Hey guys....I am looking for some advice on my next kite, and also have a question about one for my son.

So a little bit of background, im on Staten Island NY and Ive only flown static. I have done some limited scudding on grass, but no buggying / on water, etc. I almost always fly in a grass field, and a couple of times on sand (in NJ). Although we have beaches here (on staten island), the sand is a red clay type which stains EVERYTHING. So I try not to go out there.

I have been flying on and off for at least 10 years, and have flown sport delta kites (Quantum. HQ Whizz, etc) and a 4 line Flexifoil Rage 2.5 which I can fly pretty well. I love the speed and the pull of the Rage (I am 170 lbs) and have no trouble handling it.

So ive just gotten into scudding, which I didnt know was a thing until I started reading this site. And id like to get a kite to take advantage of the 10-15 mph winds we get here from time to time. As I am in a metro area, we dont have the cleanest winds since the parks are usually surrounded by trees but on days like today (15-20 - 25mph gusts) it was really good.

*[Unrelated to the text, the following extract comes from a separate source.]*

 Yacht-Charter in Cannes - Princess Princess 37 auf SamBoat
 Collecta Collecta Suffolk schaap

I bought the Rage 2.5 (on 4 lines with handles) a few years ago on the advice of a kite shop, and i like it, but is it the best kite for the type of flying I want to do?

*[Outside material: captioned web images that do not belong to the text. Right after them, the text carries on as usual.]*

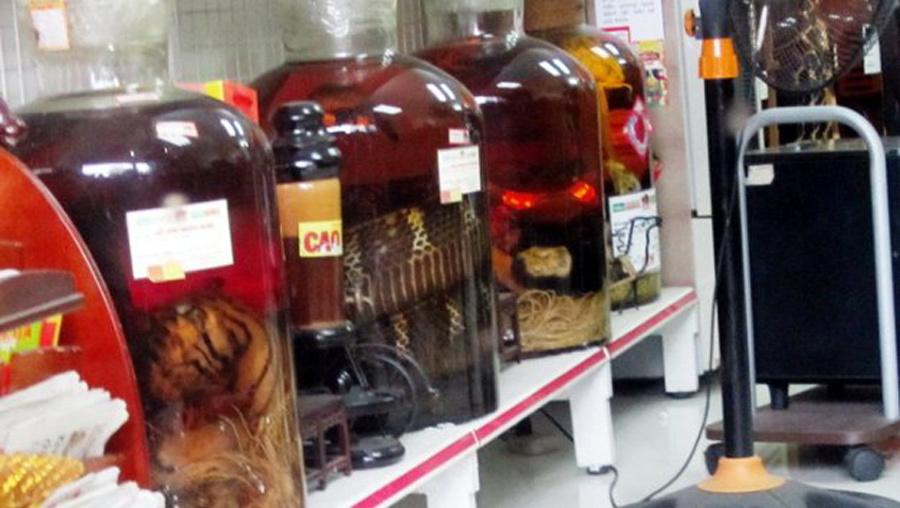 Hổ ngâm nguyên con trong hầm rượu nhà đại gia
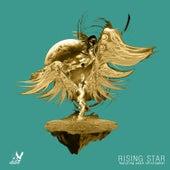 Rising Star (Acoustic) von We Rabbitz
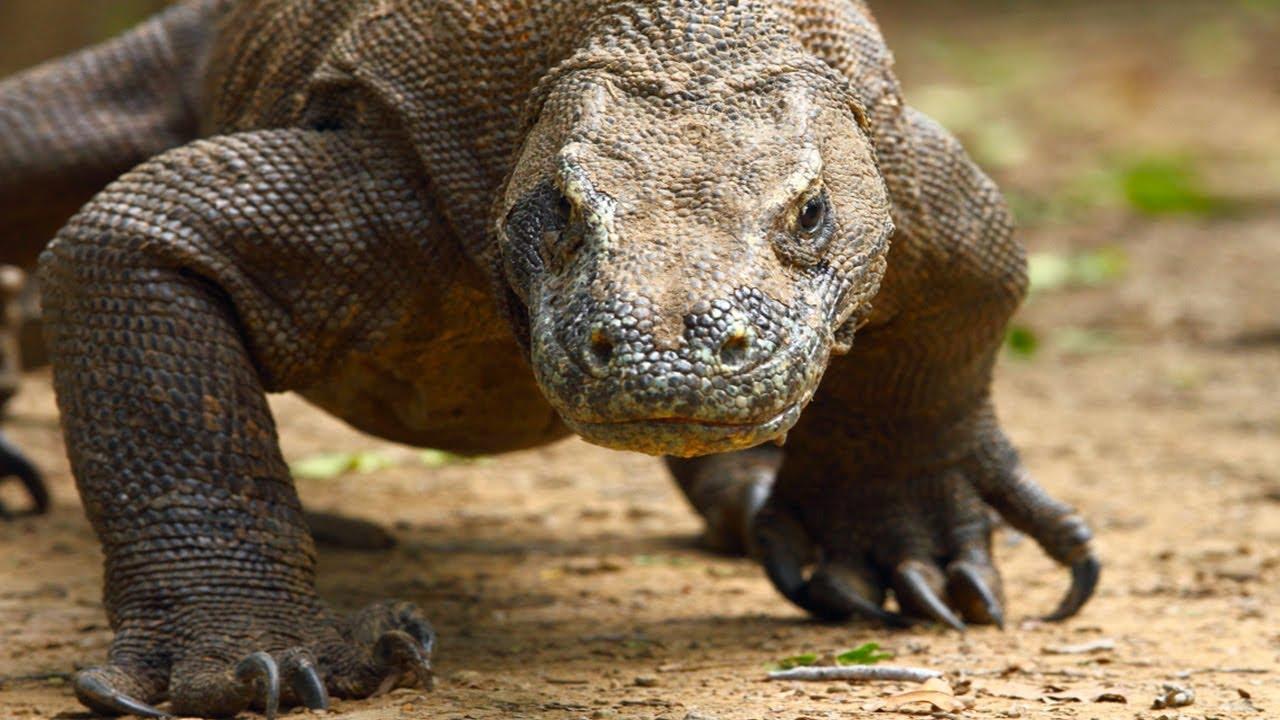 КОМОДСКИЙ ВАРАН - Родственник динозавров и самая опасная ящерица в мире!!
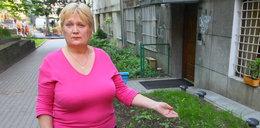 Robotnicy zniszczyli mój ogródek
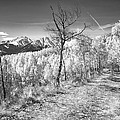 Colorado Backcountry Autumn View Bw by James BO  Insogna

As I read more of this board, and get more educated on the specs of a kite, I am still confused with all the choices out there. Ive been on the sites (HQ, Flexi, Ozone, etc) and am overwhelmed and just dont understand how to determine how a certain kite is going to fly.
For instance, take for example the Rage 2.5 I have. I read somewhere that the 2.5 is quick and has good pull, while the 4.0 is really slow moving which is confusing. I assume the longer length would give it more pull and make it quicker, but I am obviously wrong.
And then going on the Flexi site shows SEVEN different models of "land kites".So at this point im just stuck in neutral, not knowing how to choose, which is why ive come here in the hopes that someone can point me in the right direction.

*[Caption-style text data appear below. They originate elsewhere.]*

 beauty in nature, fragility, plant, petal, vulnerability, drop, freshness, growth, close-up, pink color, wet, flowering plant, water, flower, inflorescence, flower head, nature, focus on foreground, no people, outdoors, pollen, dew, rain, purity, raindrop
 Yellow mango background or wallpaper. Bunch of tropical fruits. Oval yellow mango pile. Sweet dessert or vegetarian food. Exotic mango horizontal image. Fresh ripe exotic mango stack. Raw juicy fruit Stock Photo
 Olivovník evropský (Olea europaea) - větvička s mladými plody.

My second question has to do with my 13 year old son who has started flying with me the last couple of years. Hes a little guy (65 lbs) and he has no trouble flying dual line foils like the Snapshot 1.2 and Synapse 170, and enjoys them very much, especially the Synapse which has more pull to it than the Snapshot. So as I was butt scudding on my Rage today, he asked if there is a kite out there which would allow him to butt scud as my Rage would rip his arms out of his sockets. lol. Would anyone have a good recommendation for a kite for him as well?

Thank you!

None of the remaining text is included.